И я увидел. Саки показала мне этот маленький живой комок человеческой плоти, который, судя по моим наблюдениям, только и делал, что ел, плакал, ходил в туалет и спал. Даже страшно представить, насколько я сам был бесполезен в детстве. Нет, я знаю, как выглядят дети, но сам был последним, так что для меня это что-то новенькое, если честно.

Но надо признать, что ребёнок выглядел действительно мило. На вид как слепой котёнок с жатыми кулачками, которыми она пытается тереть лицо или просто машет, а на убаюкивающий голос засыпает. Как я читал, это один из защитных рефлексов — заставлять умиляться взрослых людей и желать защитить ребёнка от угроз. Правда, иногда эти рефлексы дают сбой, как с низшими социальными группами, так и при психических расстройствах, когда мать после родов отказывается от ребёнка, но после одумывается. Или не одумывается.

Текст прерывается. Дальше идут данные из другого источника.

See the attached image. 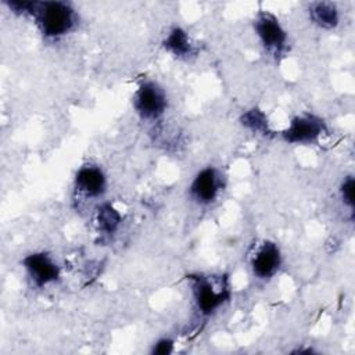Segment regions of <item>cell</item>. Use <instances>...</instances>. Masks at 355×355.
<instances>
[{
	"label": "cell",
	"instance_id": "5bb4252c",
	"mask_svg": "<svg viewBox=\"0 0 355 355\" xmlns=\"http://www.w3.org/2000/svg\"><path fill=\"white\" fill-rule=\"evenodd\" d=\"M341 197L345 205L349 208L354 207V179L351 176L347 178L341 186Z\"/></svg>",
	"mask_w": 355,
	"mask_h": 355
},
{
	"label": "cell",
	"instance_id": "7a4b0ae2",
	"mask_svg": "<svg viewBox=\"0 0 355 355\" xmlns=\"http://www.w3.org/2000/svg\"><path fill=\"white\" fill-rule=\"evenodd\" d=\"M229 298L227 286L222 280L209 277L197 279L194 286V300L202 315H211Z\"/></svg>",
	"mask_w": 355,
	"mask_h": 355
},
{
	"label": "cell",
	"instance_id": "9a60e30c",
	"mask_svg": "<svg viewBox=\"0 0 355 355\" xmlns=\"http://www.w3.org/2000/svg\"><path fill=\"white\" fill-rule=\"evenodd\" d=\"M172 351V341L169 340H162L159 341L155 347H154V354H161V355H165V354H169Z\"/></svg>",
	"mask_w": 355,
	"mask_h": 355
},
{
	"label": "cell",
	"instance_id": "52a82bcc",
	"mask_svg": "<svg viewBox=\"0 0 355 355\" xmlns=\"http://www.w3.org/2000/svg\"><path fill=\"white\" fill-rule=\"evenodd\" d=\"M323 129V122L313 115L297 116L284 132V139L290 143H311L322 135Z\"/></svg>",
	"mask_w": 355,
	"mask_h": 355
},
{
	"label": "cell",
	"instance_id": "30bf717a",
	"mask_svg": "<svg viewBox=\"0 0 355 355\" xmlns=\"http://www.w3.org/2000/svg\"><path fill=\"white\" fill-rule=\"evenodd\" d=\"M311 18L323 28H333L338 22V12L331 3H316L311 8Z\"/></svg>",
	"mask_w": 355,
	"mask_h": 355
},
{
	"label": "cell",
	"instance_id": "4fadbf2b",
	"mask_svg": "<svg viewBox=\"0 0 355 355\" xmlns=\"http://www.w3.org/2000/svg\"><path fill=\"white\" fill-rule=\"evenodd\" d=\"M244 123L247 126H250L252 130H263L266 128V121L265 116L258 112V111H251L248 114H245L244 116Z\"/></svg>",
	"mask_w": 355,
	"mask_h": 355
},
{
	"label": "cell",
	"instance_id": "5b68a950",
	"mask_svg": "<svg viewBox=\"0 0 355 355\" xmlns=\"http://www.w3.org/2000/svg\"><path fill=\"white\" fill-rule=\"evenodd\" d=\"M220 176L216 169L205 168L197 173L190 186L191 197L200 204L212 202L220 190Z\"/></svg>",
	"mask_w": 355,
	"mask_h": 355
},
{
	"label": "cell",
	"instance_id": "6da1fadb",
	"mask_svg": "<svg viewBox=\"0 0 355 355\" xmlns=\"http://www.w3.org/2000/svg\"><path fill=\"white\" fill-rule=\"evenodd\" d=\"M25 11H33L42 33L51 39L67 35L76 21L75 11L69 4L62 1L28 3Z\"/></svg>",
	"mask_w": 355,
	"mask_h": 355
},
{
	"label": "cell",
	"instance_id": "3957f363",
	"mask_svg": "<svg viewBox=\"0 0 355 355\" xmlns=\"http://www.w3.org/2000/svg\"><path fill=\"white\" fill-rule=\"evenodd\" d=\"M135 108L143 118L154 119L165 111L166 96L155 83L146 82L135 94Z\"/></svg>",
	"mask_w": 355,
	"mask_h": 355
},
{
	"label": "cell",
	"instance_id": "9c48e42d",
	"mask_svg": "<svg viewBox=\"0 0 355 355\" xmlns=\"http://www.w3.org/2000/svg\"><path fill=\"white\" fill-rule=\"evenodd\" d=\"M76 190L86 197H98L105 190V176L97 166H82L75 178Z\"/></svg>",
	"mask_w": 355,
	"mask_h": 355
},
{
	"label": "cell",
	"instance_id": "8fae6325",
	"mask_svg": "<svg viewBox=\"0 0 355 355\" xmlns=\"http://www.w3.org/2000/svg\"><path fill=\"white\" fill-rule=\"evenodd\" d=\"M165 47L175 55H186L191 51V44L189 42L187 33L180 28H175L165 40Z\"/></svg>",
	"mask_w": 355,
	"mask_h": 355
},
{
	"label": "cell",
	"instance_id": "8992f818",
	"mask_svg": "<svg viewBox=\"0 0 355 355\" xmlns=\"http://www.w3.org/2000/svg\"><path fill=\"white\" fill-rule=\"evenodd\" d=\"M24 266L37 287H43L51 282H55L58 277V266L49 255L43 252L28 255L24 259Z\"/></svg>",
	"mask_w": 355,
	"mask_h": 355
},
{
	"label": "cell",
	"instance_id": "277c9868",
	"mask_svg": "<svg viewBox=\"0 0 355 355\" xmlns=\"http://www.w3.org/2000/svg\"><path fill=\"white\" fill-rule=\"evenodd\" d=\"M255 31H257V35L259 36L262 44L269 51L280 53V50L284 47L286 32L273 15H270L268 12L259 14L255 21Z\"/></svg>",
	"mask_w": 355,
	"mask_h": 355
},
{
	"label": "cell",
	"instance_id": "ba28073f",
	"mask_svg": "<svg viewBox=\"0 0 355 355\" xmlns=\"http://www.w3.org/2000/svg\"><path fill=\"white\" fill-rule=\"evenodd\" d=\"M280 261L282 258L277 245L266 241L261 244V247L255 251L251 259V268L257 277L269 279L277 272Z\"/></svg>",
	"mask_w": 355,
	"mask_h": 355
},
{
	"label": "cell",
	"instance_id": "7c38bea8",
	"mask_svg": "<svg viewBox=\"0 0 355 355\" xmlns=\"http://www.w3.org/2000/svg\"><path fill=\"white\" fill-rule=\"evenodd\" d=\"M97 222H98V227L104 232V233H114L116 230V227L119 226L121 222V215L110 205H104L98 209L97 214Z\"/></svg>",
	"mask_w": 355,
	"mask_h": 355
}]
</instances>
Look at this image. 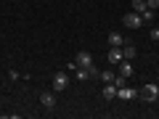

Чуть позже Саки даже доверяла мне самому подержать её и покормить из бутылки. Этот ребёнок помещался у меня в одной руке, что немного странно и удивительно. Я бы сравнил её с котом по габаритам. Только коты не гадят мне в руку. Да и ночью они не кричат несколько часов подряд, если только не весна.

Другими словами, мне было довольно весело в эти дни. Единственное благо — я был в отпуске, который со дня на день должен был кончиться. И перед этим мне стоило кое-что обсудить с Джеком. Сразу предложить работу на меня. Не сотрудничество, а именно работу, чтоб у нас был только один главный и потом не пришлось по сто раз объяснять, кто есть кто.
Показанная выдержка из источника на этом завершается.